- 抽出テキスト:
----

今週の解答
[投資心理に関する問題]
トレードは買いも売りもすべて自分で決められる反面、孤独な仕事でもあります。これまで独力でトレードに取り組んできたあなたは、パフォーマンスの頭打ちとストレスに悩みはじめました。参考書の類はあらかた読み尽くしましたし、かといって身近に相談できる人もいません。最近はブログを書いたりSNSサイトに参加するなど、同好の士を募る方法がたくさんありますが、個人投資家は積極的に「トレード仲間」をつくるべきでしょうか?
(1)通常の友人・知人とは別に、気兼ねなくトレードの話や雑談ができる仲間はもちろんいたほうが良い。またその際、相手の相場観や手法の別にはこだわらず、いろいろな人の考え方に触れるくらいのつもりでちょうどよい
相場は人が行います。あなた自身も人です。人である限り、機械のようには振る舞えません。孤独を感じ、パフォーマンスが落ちたからストレスを感じるのか、ストレスを感じるからパフォーマンスが落ちたのか、どちらか分かりません。まずは、ストレスを取り除くようにしましょう。孤独を感じるのなら、仲間を求めましょう。
今回の問題での正解は(1)の「通常の友人・知人とは別に、気兼ねなくトレードの話や雑談ができる仲間はもちろんいたほうが良い。またその際、相手の相場観や手法の別にはこだわらず、いろいろな人の考え方に触れるくらいのつもりでちょうどよい」となります。
相場であなたが向き合っているビッド・アスクの向こうには、売買を行っている人間がいます。あなたが買いたい時、たった1円や1銭上には売りたい人がいるのです。あなたが買えると思っている時に、なぜ、売りたいと思う人や、売らねばならない人がいるのか、そういうことは、自分だけの世界を築いていたり、自分と同じような人と交わっているだけでは分かりません。一見、相場とは関係がないように思えるようなことも見聞きし、学び、体験することで、総合的な判断ができるようになります。
相場へのアプローチの仕方は様々です。例えば、一口にデイトレと言っても、板情報を読んで素早く売買し、小さな利益を積み上げる1カイ2ヤリ(1円で買って2円で売る)から、寄り付きで買って(売って)引けで閉じる、寄引システム的な売買まで、売買頻度は数十回から売り買い1回だけまでの違いがあります。
ファンダメンタルズの変化が、毎日、売りが買いに変わるような大変化を遂げるようなことが、頻繁にあるはずもなく、ましてや、一日のうちに数十回も変わることなどありません。つまり、デイトレーダーは、ファンダメンタルズをほとんど見ないか、まったく見ないで売買をしていることになります。

----

- 演習用データ:
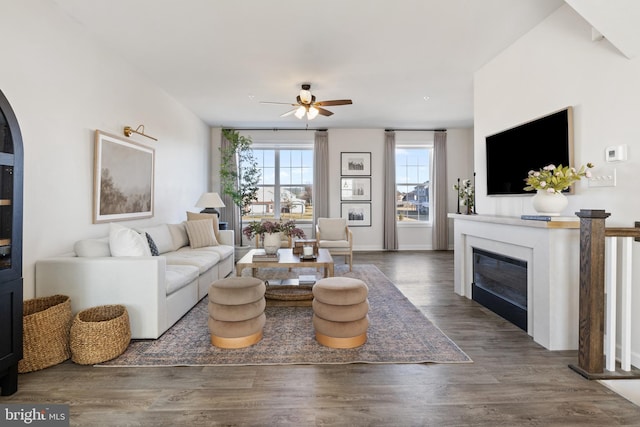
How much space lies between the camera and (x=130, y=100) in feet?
13.2

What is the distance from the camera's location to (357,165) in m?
7.54

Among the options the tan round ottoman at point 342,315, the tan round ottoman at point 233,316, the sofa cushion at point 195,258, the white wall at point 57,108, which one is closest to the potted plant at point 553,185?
the tan round ottoman at point 342,315

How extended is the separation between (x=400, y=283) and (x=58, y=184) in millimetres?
4027

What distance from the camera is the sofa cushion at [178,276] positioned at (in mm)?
2926

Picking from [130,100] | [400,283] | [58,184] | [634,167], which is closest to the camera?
[634,167]

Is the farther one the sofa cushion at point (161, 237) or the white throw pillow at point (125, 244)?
the sofa cushion at point (161, 237)

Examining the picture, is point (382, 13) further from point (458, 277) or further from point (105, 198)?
point (105, 198)

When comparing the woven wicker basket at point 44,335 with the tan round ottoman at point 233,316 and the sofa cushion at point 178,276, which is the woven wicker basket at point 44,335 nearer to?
the sofa cushion at point 178,276

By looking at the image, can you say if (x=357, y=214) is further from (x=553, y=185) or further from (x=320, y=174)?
(x=553, y=185)

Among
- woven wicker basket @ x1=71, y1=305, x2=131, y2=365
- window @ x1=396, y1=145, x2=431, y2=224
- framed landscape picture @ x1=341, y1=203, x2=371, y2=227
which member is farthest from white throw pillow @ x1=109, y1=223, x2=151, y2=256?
window @ x1=396, y1=145, x2=431, y2=224

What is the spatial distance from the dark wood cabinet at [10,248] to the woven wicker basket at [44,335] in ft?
0.66

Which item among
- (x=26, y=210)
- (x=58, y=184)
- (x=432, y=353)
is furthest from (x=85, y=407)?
(x=432, y=353)

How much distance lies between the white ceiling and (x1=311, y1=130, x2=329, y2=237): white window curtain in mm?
2126

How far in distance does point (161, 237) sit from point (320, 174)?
401cm
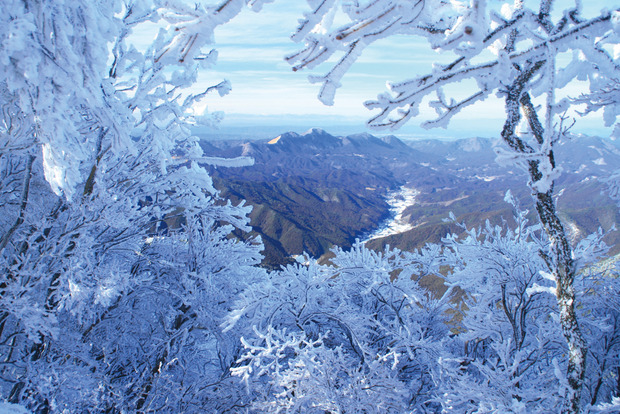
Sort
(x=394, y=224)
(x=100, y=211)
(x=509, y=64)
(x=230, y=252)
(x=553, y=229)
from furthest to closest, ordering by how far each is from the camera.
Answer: (x=394, y=224) → (x=230, y=252) → (x=100, y=211) → (x=553, y=229) → (x=509, y=64)

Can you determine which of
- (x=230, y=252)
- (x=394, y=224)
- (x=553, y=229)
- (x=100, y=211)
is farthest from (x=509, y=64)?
(x=394, y=224)

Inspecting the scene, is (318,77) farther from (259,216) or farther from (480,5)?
(259,216)

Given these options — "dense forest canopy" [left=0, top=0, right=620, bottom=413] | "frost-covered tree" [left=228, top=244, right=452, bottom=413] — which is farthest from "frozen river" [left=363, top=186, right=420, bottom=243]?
"dense forest canopy" [left=0, top=0, right=620, bottom=413]

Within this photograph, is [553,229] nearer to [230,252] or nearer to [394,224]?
[230,252]

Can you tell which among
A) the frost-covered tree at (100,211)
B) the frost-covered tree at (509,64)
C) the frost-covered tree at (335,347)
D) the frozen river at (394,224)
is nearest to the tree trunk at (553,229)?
the frost-covered tree at (509,64)

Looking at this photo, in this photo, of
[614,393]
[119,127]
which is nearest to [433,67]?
[119,127]

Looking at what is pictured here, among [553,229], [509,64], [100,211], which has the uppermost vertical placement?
[509,64]
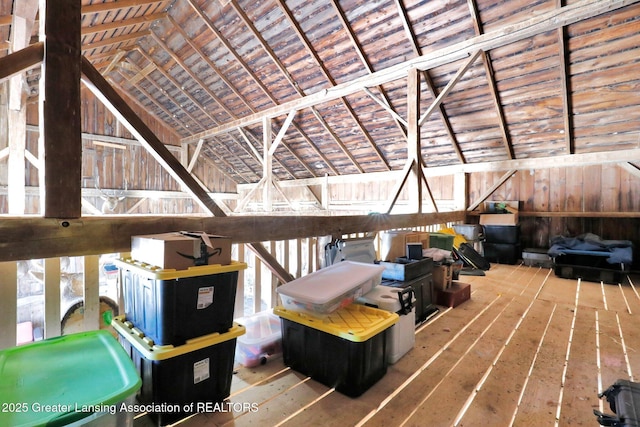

----

- 課題 1:
抽出テキストに基づき、次の各問に答えてください。
(a) 「1カイ2ヤリ」は、何円で買って何円で売る売買を指しますか。
(b) 今回の問題の正解は、どの番号の選択肢ですか。
(c) デイトレの売買頻度には、どの範囲の違いがあると述べられていますか。
- 課題 2:
演習用データのうち、「How much distance」を含む行から「Answer: (x=394, y=224)」を含む行まで（両端の行を含む）を書き直してください。各行の文言はそのまま残し、解答に含まれる数値（距離と座標）だけを2.5倍にリサイズし、整数に丸めてください（0.5は切り上げ）。出力するのはこの範囲の行のみとし、画像は含めないでください。
抽出テキストと演習用データの行は、互いに関係がありません。

- 正解 1:
(a) 1円で買って2円で売る売買です。
(b) (1)です。
(c) 数十回から、売り買い1回だけまでの違いです。

- 正解 2:
How much distance lies between the white ceiling and (x1=311, y1=130, x2=329, y2=237): white window curtain in mm?
5315

How far in distance does point (161, 237) sit from point (320, 174)?
1003cm
Sort
(x=394, y=224)
(x=100, y=211)
(x=509, y=64)
(x=230, y=252)
(x=553, y=229)
from furthest to closest, ordering by how far each is from the camera.
Answer: (x=985, y=560) → (x=575, y=630) → (x=250, y=528) → (x=1383, y=573) → (x=1273, y=160)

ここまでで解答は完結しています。